RAW DATA ->
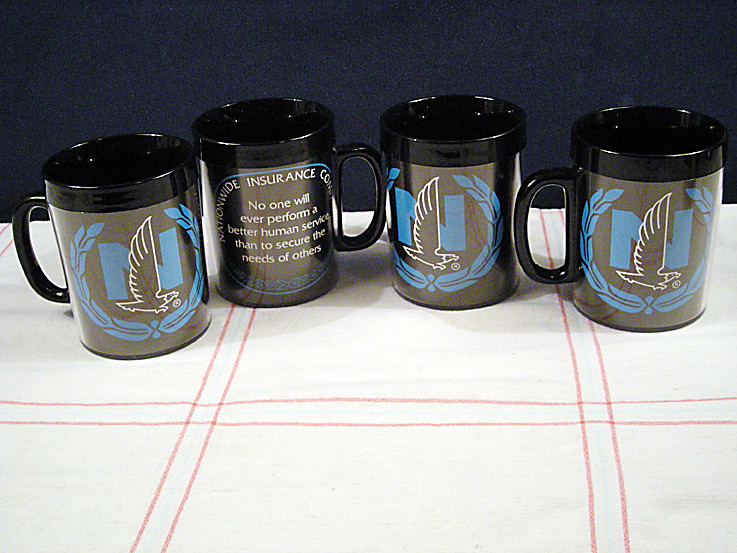 Vintage Thermo Serv Nationwide Ins Ad Coffee Mug Set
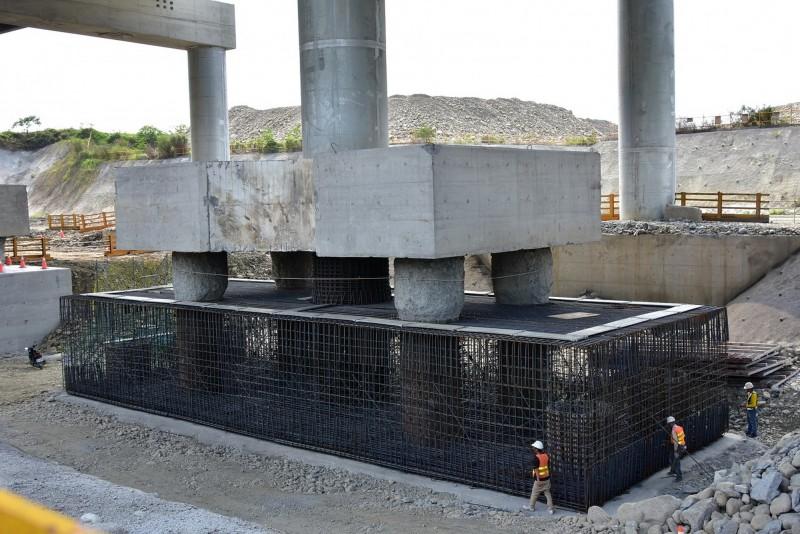 台63線烏溪橋P41至P47橋樑改善工程施工現場。(台中市政府建設局提供)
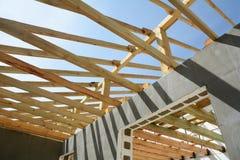 La construction de la maison thermo La construction de la maison thermo Bâtiment à pans de bois en bois Construction en bois de t image stock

ASSIGNMENT ->
Set the material down exactly, images excluded.

ANSWER TO THE EXERCISE ->
 Vintage Thermo Serv Nationwide Ins Ad Coffee Mug Set
 台63線烏溪橋P41至P47橋樑改善工程施工現場。(台中市政府建設局提供)
 La construction de la maison thermo La construction de la maison thermo Bâtiment à pans de bois en bois Construction en bois de t image stock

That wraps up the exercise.